EXTRACTED TEXT section start

I have experienced several kinds of near death. The two most acute both involved loss of breath,. In the first instance, by drowning, my conscious knowledge of impending death against which I could and did swim with all my resources, induced that storied sensation of my entire life passing before me. In the second, a pulmonary embolism where there was nothing I could do, I only felt a fairly calm and actually serene sense that I was checking out. That this would be it, and afterward nothing at all.

Learners who already know that they have no "native talent" must also stimulate nothing at all to arise in the brain, and so the thoughts become flaccid. But you know, given a sharp enough sensation of impending end,  combined with some real swimming and breath-holding ability, the result may also be a kind of eternal life, if time is compressed toward the limit of zero.

EXTRACTED TEXT section end
THE DATA section start

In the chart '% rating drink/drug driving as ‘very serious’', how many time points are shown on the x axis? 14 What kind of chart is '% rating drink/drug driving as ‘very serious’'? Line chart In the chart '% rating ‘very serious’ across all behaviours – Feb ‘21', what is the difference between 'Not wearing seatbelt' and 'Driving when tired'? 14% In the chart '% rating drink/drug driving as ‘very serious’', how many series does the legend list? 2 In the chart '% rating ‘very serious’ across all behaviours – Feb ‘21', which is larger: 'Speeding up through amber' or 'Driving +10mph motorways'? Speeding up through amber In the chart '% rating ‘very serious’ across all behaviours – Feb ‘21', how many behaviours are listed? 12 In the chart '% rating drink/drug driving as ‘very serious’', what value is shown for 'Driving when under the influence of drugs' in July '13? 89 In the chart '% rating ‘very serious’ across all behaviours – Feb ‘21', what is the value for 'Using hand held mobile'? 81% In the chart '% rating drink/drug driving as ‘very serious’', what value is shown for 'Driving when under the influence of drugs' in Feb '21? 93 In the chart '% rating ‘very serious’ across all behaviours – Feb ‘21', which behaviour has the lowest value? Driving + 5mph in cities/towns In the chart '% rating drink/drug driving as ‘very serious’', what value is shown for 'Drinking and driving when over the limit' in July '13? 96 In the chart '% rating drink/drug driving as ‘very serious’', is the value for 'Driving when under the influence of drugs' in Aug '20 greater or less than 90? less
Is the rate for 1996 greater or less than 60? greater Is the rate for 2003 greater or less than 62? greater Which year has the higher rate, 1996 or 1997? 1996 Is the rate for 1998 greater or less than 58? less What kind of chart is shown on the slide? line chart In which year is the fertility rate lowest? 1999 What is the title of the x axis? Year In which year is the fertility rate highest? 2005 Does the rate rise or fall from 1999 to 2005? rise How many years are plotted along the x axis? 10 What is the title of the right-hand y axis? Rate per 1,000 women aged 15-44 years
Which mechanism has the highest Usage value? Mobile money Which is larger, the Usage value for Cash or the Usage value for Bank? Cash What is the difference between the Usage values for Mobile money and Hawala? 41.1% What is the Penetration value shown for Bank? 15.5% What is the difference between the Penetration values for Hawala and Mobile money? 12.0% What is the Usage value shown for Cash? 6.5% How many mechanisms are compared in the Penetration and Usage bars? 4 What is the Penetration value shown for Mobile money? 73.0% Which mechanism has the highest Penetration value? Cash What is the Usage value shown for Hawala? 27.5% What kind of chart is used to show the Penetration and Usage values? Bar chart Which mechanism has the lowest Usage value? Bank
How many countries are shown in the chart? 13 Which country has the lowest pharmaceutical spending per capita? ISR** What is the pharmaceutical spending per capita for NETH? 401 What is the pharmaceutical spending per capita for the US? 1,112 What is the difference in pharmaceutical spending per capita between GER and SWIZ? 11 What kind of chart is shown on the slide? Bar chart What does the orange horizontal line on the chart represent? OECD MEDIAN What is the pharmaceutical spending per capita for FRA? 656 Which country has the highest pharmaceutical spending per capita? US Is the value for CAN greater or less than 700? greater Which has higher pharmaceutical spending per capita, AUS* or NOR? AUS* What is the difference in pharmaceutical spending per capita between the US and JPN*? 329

THE DATA section end

REQUIRED WORK.
**1)** Summarize the passage on near-death experiences in two sentences.
**2)** Carry on the passage about near-death experiences from its final sentence.
The data come from a separate source.

RESULTS OF THE EXERCISE.
**1)** The writer has come near death in several ways, most acutely twice through loss of breath: once by drowning, when swimming against death with every resource brought on the feeling of a whole life passing by, and once by a pulmonary embolism, when nothing could be done and there was only a calm, serene sense of checking out with nothing afterward. The writer suggests that a sharp enough sense of impending end, combined with real swimming and breath-holding ability, may also yield a kind of eternal life if time is compressed toward the limit of zero.

**2)**
It must be this then, in which consciousness consists. This compression ratio where the information coming in does neither over nor under whelm its organizer. Where there is just enough to stimulate the forward motion, but not so much as to stun the self into massive hallucinatory chaos.

Just so, consciousness has not always been an attribute of human animals. And its origins must be not unlike that memory I have of writing my name for the first time, on a paper bag with a pencil. Right up there with where I was when JFK was shot, or when the Trade Towers came down. No real mystery to it at all. And no real moment of inception.